The microstructure and creep behavior of a cast Mg-5Sn alloy with 1, 2, and 3 wt pct Bi additions were studied by impression tests in the temperature range 423 K to 523 K (150 °C to 250 °C) under punching stresses in the range 125 to 475 MPa for dwell times up to 3600 seconds. The alloy containing 3 wt pct Bi showed the lowest creep rates and, thus, the highest creep resistance among all materials tested. This is attributed to the favorable formation of the more thermally stable Mg₃Bi₂ intermetallic compound, the reduction in the volume fraction of the less stable Mg₂Sn phase, and the dissolution of Bi in the remaining Mg₂Sn particles. These particles strengthen both the matrix and grain boundaries during creep deformation of the investigated system.

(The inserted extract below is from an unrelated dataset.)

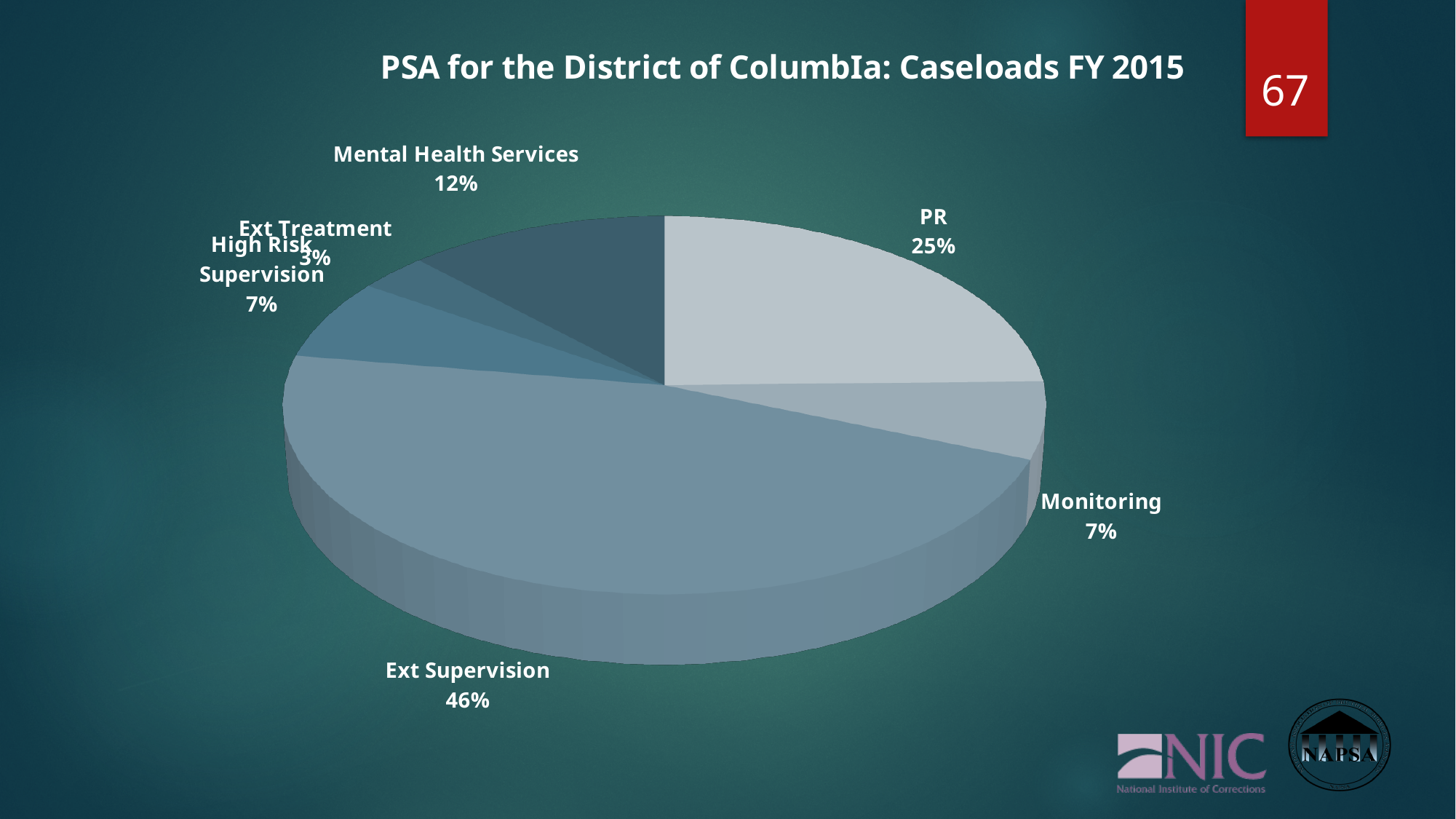
How many categories are shown in the pie chart? 6 Which category has the smallest share of caseloads? Ext Treatment What share of caseloads is Ext Treatment? 3% What share of caseloads is Mental Health Services? 12% Which category has the largest share of caseloads? Ext Supervision What is the title of the chart? PSA for the District of ColumbIa: Caseloads FY 2015 What share of caseloads is Ext Supervision? 46% Which is larger, the share for Mental Health Services or the share for Monitoring? Mental Health Services What kind of chart is shown on the slide? Pie chart What is the difference in percentage points between Mental Health Services and High Risk Supervision? 5 What is the difference in percentage points between Ext Supervision and PR? 21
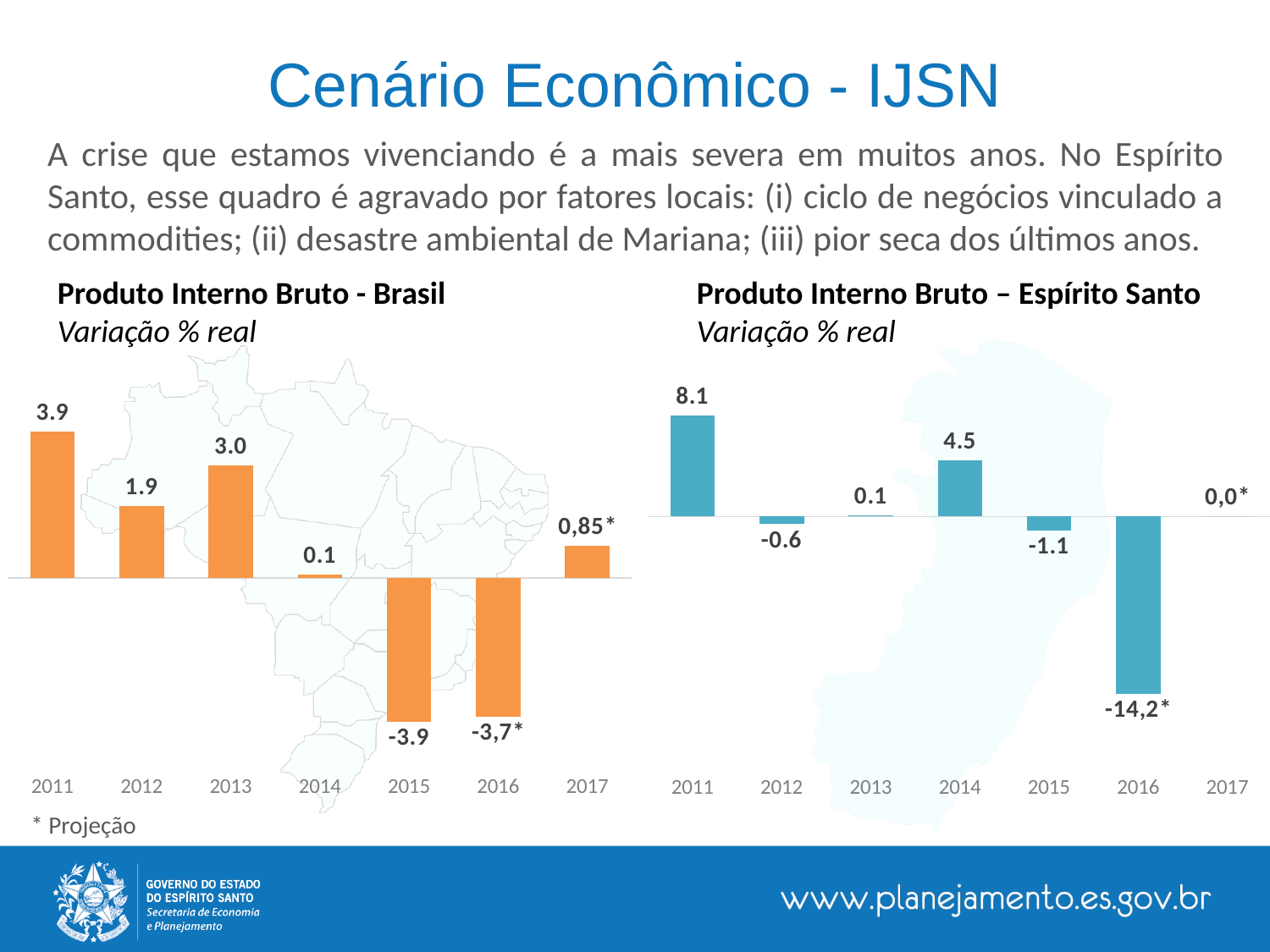
In the 'Produto Interno Bruto – Espírito Santo' chart, what is the value for 2012? -0.6 In the 'Produto Interno Bruto – Espírito Santo' chart, which is larger, the value for 2011 or the value for 2014? 2011 What kind of chart is the 'Produto Interno Bruto – Espírito Santo' chart? Bar chart In the 'Produto Interno Bruto – Espírito Santo' chart, what is the projected value for 2016? -14,2* In the 'Produto Interno Bruto – Espírito Santo' chart, what is the value for 2014? 4.5 In the 'Produto Interno Bruto - Brasil' chart, what is the difference between the 2011 value and the 2012 value? 2.0 In the 'Produto Interno Bruto - Brasil' chart, do the values rise or fall from 2011 to 2015? Fall In the 'Produto Interno Bruto – Espírito Santo' chart, which year has the lowest value? 2016 What colour are the bars in the 'Produto Interno Bruto - Brasil' chart? Orange In the 'Produto Interno Bruto - Brasil' chart, which year has the highest value? 2011 How many years are shown on the x axis of the 'Produto Interno Bruto - Brasil' chart? 7 In the 'Produto Interno Bruto - Brasil' chart, what is the value for 2013? 3.0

The creep behavior of the Mg-5Sn alloy can be divided into the low- and high-stress regimes, with the respective average stress exponents of 5.5 and 10.5 and activation energies of 98.3 and 163.5 kJ mol⁻¹. This is in contrast to the creep behavior of the Bi-containing alloys, which can be expressed by a single linear relationship over the whole stress and temperature ranges studied, yielding stress exponents in the range 7 to 8 and activation energies of 101.0 to 107.0 kJ mol⁻¹. Based on the obtained stress exponents and activation energies, it is proposed that the dominant creep mechanism in Mg-5Sn is pipe-diffusion controlled dislocation viscous glide the low-stress regime and dislocation climb creep with back stress in the high-stress regime. For the Mg-5Sn-xBi alloys, however, the controlling creep mechanism is dislocation climb with an additional particle strengthening effect, which is characterized by the higher stress exponent of 7 to 8.